Perang sesungguhnya itu ya di pasar-pasar, di stasiun-stasiun, di terminal-terminal, di kantor-kantor, bahkan di rumah-rumah penduduk. Bukan di rumah sakit. Rumah sakit itu benteng terakhir untuk mencegah dan mengurangi angka kematian.
Laboratorium di Jakarta terbatas
Karenanya, Andani prihatin ketika koleganya sesama dokter di Jakarta bercerita, bahwa ketika ada pasien masuk, yang dirawat hanya pasien, sementara keluarganya tidak diperiksa. Ini terjadi karena memang kapasitas labotarotium di Jakarta juga terbatas.
Stop ego sektoral
Sedangkan kepada teman-teman di Dinas Kesehatan di mana pun berada, termasuk di Kementerian Kesehatan, Andani berharap bisa bekerjasama, menghentikan ego sektoral. Harus dibangun komitmen bersama.
Sederhananya, jangan ada yang merasa paling hebat, tapi pekerjaannya sedikit. Jangan diperbanyak publikasi di media massa, tetapi faktanya hasil kerjanya tidak seberapa.
Apa yang Andani kerjakan di Sumatera Barat, setidaknya sudah menunjukkan indikator positif. Dengan kapasitas lab yang ada, ia mampu menorehkan angka perbandingan 0,43 persen dari jumlah penduduk Sumbar yang dilakukan tes PCR. Bandingkan dengan angka nasional yang masih 0,08 persen.
Andani bersama Tim telah memeriksa 24.000 penduduk dari 5 juta penduduk, sekitar 0,43 persen. Sementara di Korea Selatan, 1,3 persen. Setidaknya di Indonesia, Sumbar adalah yang tertinggi. Harusnya semua provinsi berlomba-lomba memperbanyak jumlah pendduk yang dites.

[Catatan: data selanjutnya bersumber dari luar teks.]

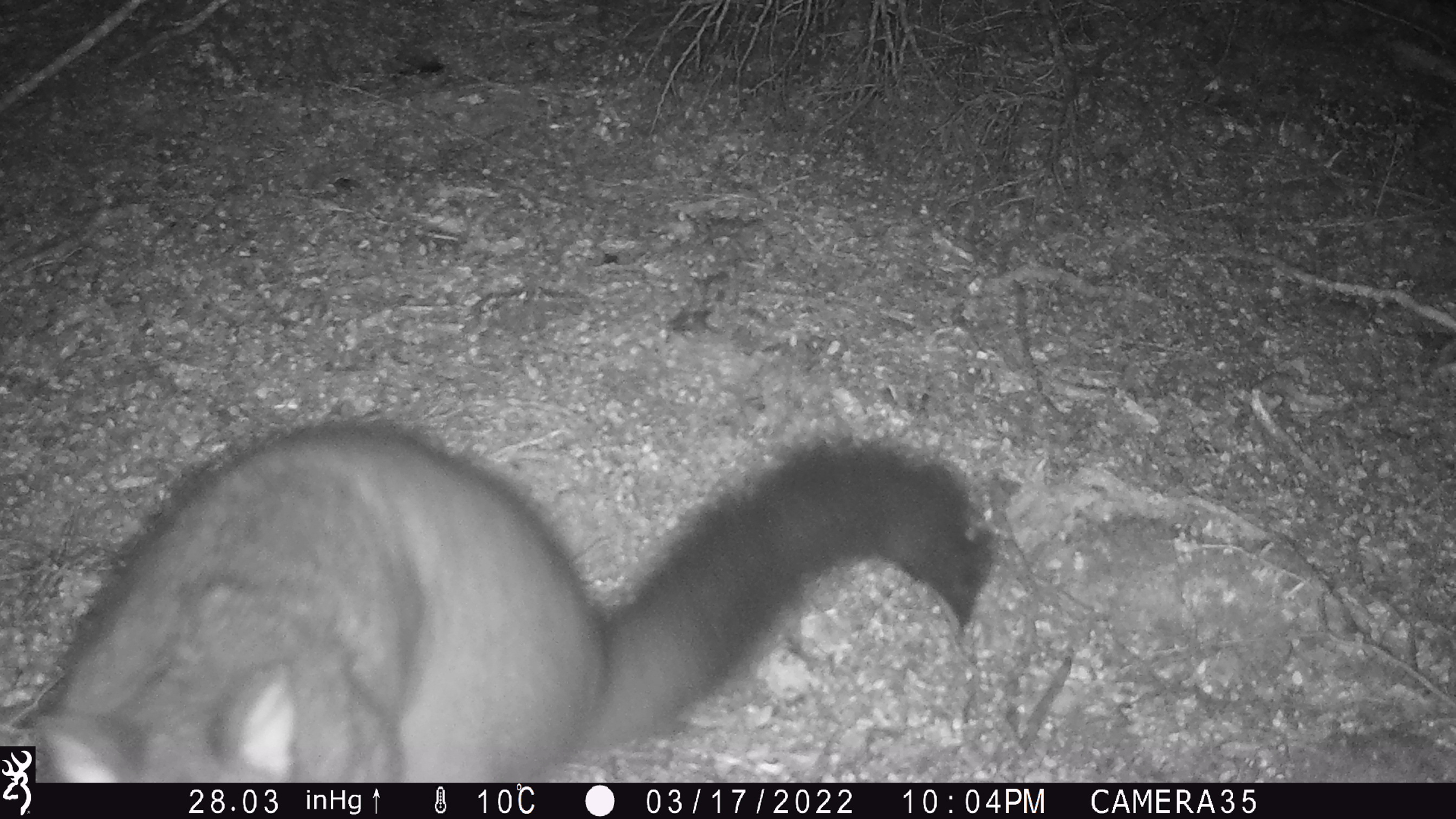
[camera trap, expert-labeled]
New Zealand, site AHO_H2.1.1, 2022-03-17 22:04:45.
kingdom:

Mengingat belum ditemukannya vaksin, dan belum adanya kepastian kapan Covid-19 akan hilang, maka Andani pun belum akan berhenti. Ia masih akan memacu diri dan timnya untuk bekerja ekstra keras memeprbanyak kapasitas. Bahkan, jika labnya diberi perlengkapan tambahan, ia optimis mampu menyelesaikan pemeriksaan hingga 4.000 sampel par hari.
Tiga Kunci Sukses
Berbicara kunci suksesnya mengembangkan laboratorium Covid-19 di Sumbar, Andani menyebut adanya tiga kunci. Pertama, berkat dukungan Gubernur Sumatera Barat, serta dukungan berbagai pihak. Ini terkait dengan posisinya di Unand dan pengalamannya sebagai direksu RS Unand.
Kunci kedua adalah nasionalisme. Ia dan tim bekerja untuk bangsa dan negara. Kunci ketiga adalah inovasi. Andani mengembangkan inovasi pemeriksaan sampel yang disebut Pool Test. Tapi untuk menghindari kesalahpahaman, persoalan pool test harus dikupas dalam satu penjelasan tersendiri.
Terakhir, apakah dengan demikian Sumatera Barat sudah siap untuk memasuki fase new normal? Jujur Andani mengatakan, belum ada satu daerah pun di Indonesia yang bisa mengatakan aman seratus persen.
Penginap di hotel akan mendapatkan voucher untuk test swab secara gratis
Akan tetapi, melihat perkembangan yang ada, maka Sumbar relatif menjadi salah satu daerah yang paling siap memasuki fase new normal. Bahkan, Sumbar sudah berani mempromosikan pariwisata. Penginap di hotel akan mendapatkan voucher untuk test swab secara gratis.
Bagaimana jika hasilnya reaktif positif? Jangan khawatir. Pihak Dinas Pariwisata kan mengirim wisatawan tadi ke pulau-pulau indah yang ada di Sumatera Barat (sepeti Kepulauan Mentawai). Di sana mereka bisa karantina mandiri selama 14 hari. “Setelah negatif, boleh pulang. Enak kan? Bahkan positif pun masih bisa berwisata di pulau-pulau indah yang ada di Sumatera Barat.